Performance of to_xml, versus to_json

I've been doing some benchmarks on how fast ActiveRecord's #to_xml is on large datasets, versus the speed of A ActiveRecord's #to_json, and the difference is rather alarming. #to_xml becomes quickly unusable for large datasets, while to_json remains tolerable.

The important thing here isn't how fast #to_json is -- it's that you can't practically use #to_xml anymore after a certain point, a low point.

Some basic benchmarks, with a User model that has 5 fields: an integer, a string, a text, and two datetimes.

Commands benchmarked:   to_xml - "User.find(:all).to_xml"   to_json - "User.find(:all).to_json"

50 items:   to_xml - ~0.20 seconds   to_json - ~0.02 seconds

500 items:   to_xml - ~6.9 seconds   to_json - ~0.4 seconds

1000 items:   to_xml - ~25 seconds   to_json - ~0.9 seconds

8000 items:   to_xml - >10 minutes (didn't wait for it finish)   to_json - 10.7 seconds

Can anybody comment on this?
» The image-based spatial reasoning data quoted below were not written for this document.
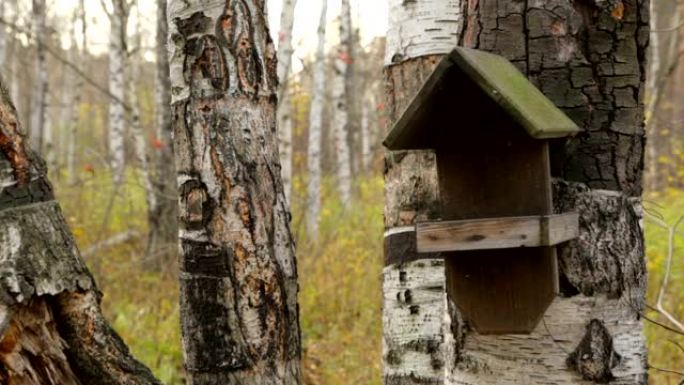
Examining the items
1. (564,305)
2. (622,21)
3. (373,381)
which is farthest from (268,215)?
(373,381)

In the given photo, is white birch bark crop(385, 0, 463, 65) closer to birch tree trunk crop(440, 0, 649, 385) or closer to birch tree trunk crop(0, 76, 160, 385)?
birch tree trunk crop(440, 0, 649, 385)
With Rails pushing ActiveResource and REST like crazy, services which really start allowing people to list their products and userbases in XML are going to have a tough time with out-of-the-box Rails, with performance like this.

-- Eric

Can anybody comment on this? With Rails pushing ActiveResource and REST like crazy, services which really start allowing people to list their products and userbases in XML are going to have a tough time with out-of-the-box Rails, with performance like this.
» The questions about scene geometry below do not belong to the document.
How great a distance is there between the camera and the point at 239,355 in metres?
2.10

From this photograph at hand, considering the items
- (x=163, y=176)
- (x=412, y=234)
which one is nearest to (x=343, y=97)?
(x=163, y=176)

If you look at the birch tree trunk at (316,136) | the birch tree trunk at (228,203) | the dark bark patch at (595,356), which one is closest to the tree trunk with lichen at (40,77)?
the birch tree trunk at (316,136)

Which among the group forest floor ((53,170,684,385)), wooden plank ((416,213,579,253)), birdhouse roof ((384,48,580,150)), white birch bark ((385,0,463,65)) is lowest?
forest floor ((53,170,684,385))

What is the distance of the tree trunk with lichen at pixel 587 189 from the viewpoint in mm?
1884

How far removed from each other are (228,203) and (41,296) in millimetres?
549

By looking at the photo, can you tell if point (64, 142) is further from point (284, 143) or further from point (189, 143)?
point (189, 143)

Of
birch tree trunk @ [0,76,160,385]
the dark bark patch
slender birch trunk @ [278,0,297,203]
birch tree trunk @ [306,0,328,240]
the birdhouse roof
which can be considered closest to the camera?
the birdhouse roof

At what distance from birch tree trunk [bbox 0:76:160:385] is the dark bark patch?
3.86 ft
From your numbers, this isn't an issue for the vast majority of services. I'm not sure why anyone would send 8000 items in a request. But, if this concerns you, I'd be happy to commit some performance patches for it.

From your numbers, this isn't an issue for the vast majority of services. I'm not sure why anyone would send 8000 items in a request. But, if this concerns you, I'd be happy to commit some performance patches for it.
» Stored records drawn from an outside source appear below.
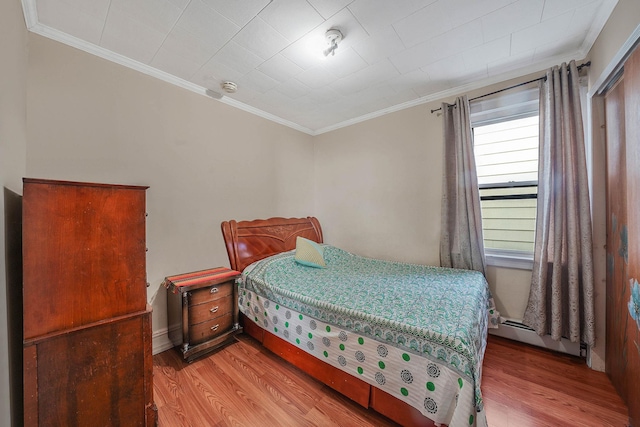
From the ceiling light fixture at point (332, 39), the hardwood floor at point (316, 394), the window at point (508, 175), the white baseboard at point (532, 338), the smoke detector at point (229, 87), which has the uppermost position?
the smoke detector at point (229, 87)

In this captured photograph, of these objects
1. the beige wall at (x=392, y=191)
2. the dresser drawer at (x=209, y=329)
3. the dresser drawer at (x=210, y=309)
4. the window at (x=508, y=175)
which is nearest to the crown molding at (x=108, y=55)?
the beige wall at (x=392, y=191)

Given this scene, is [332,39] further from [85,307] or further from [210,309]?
[210,309]

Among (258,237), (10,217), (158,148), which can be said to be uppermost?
(158,148)

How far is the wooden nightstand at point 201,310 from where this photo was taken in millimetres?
1956

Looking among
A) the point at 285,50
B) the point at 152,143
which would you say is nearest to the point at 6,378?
the point at 152,143

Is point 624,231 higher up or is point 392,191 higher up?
point 392,191

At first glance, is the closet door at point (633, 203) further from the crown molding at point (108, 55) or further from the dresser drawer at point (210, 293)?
the crown molding at point (108, 55)

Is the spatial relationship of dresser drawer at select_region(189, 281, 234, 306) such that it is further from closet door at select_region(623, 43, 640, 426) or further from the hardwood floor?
closet door at select_region(623, 43, 640, 426)

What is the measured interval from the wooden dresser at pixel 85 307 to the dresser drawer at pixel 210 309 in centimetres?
70

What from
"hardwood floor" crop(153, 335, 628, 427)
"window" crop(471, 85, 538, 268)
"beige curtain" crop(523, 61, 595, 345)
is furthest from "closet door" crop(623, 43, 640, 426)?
"window" crop(471, 85, 538, 268)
Hi Rick. Yeah, Eric's 8000 example is the extreme case, but any performance patches would be great, and we're willing to help in any way we can.

I was also wondering what to_json wasn't doing (besides the obvious :include stuff) that it should be doing to bring it on par with the to_xml code. We'll likely switch to json for our specific application, but it'd be good to know any issues before we dive in (granted, we're more than willing to fix any issues we find once we get in there).

thanks, -Chad

Eric's email sounded kind of like he was volunteering. And, I am a very willing receiver of such patches :slight_smile:

I've done a bit of json hacking using the fjson gem: http://svn.techno-weenie.net/projects/plugins/json_for_rails/

The big problem I ran into was worrying about dates and times. My plugin converts them all to xmlschema times. But, there's no way to tell the type of incoming objects, so I used a regex to cast xmlschema times back to Time objects. This could cause problems if someone posted an xmlschema time as the body of a post though. Perhaps a better solution is to assume *_at/*_on fields are times? I'm not sure. I'd like to stay consistent with other json API's, but from what I gathered they differed anyway. So, I shelved the plugin for now.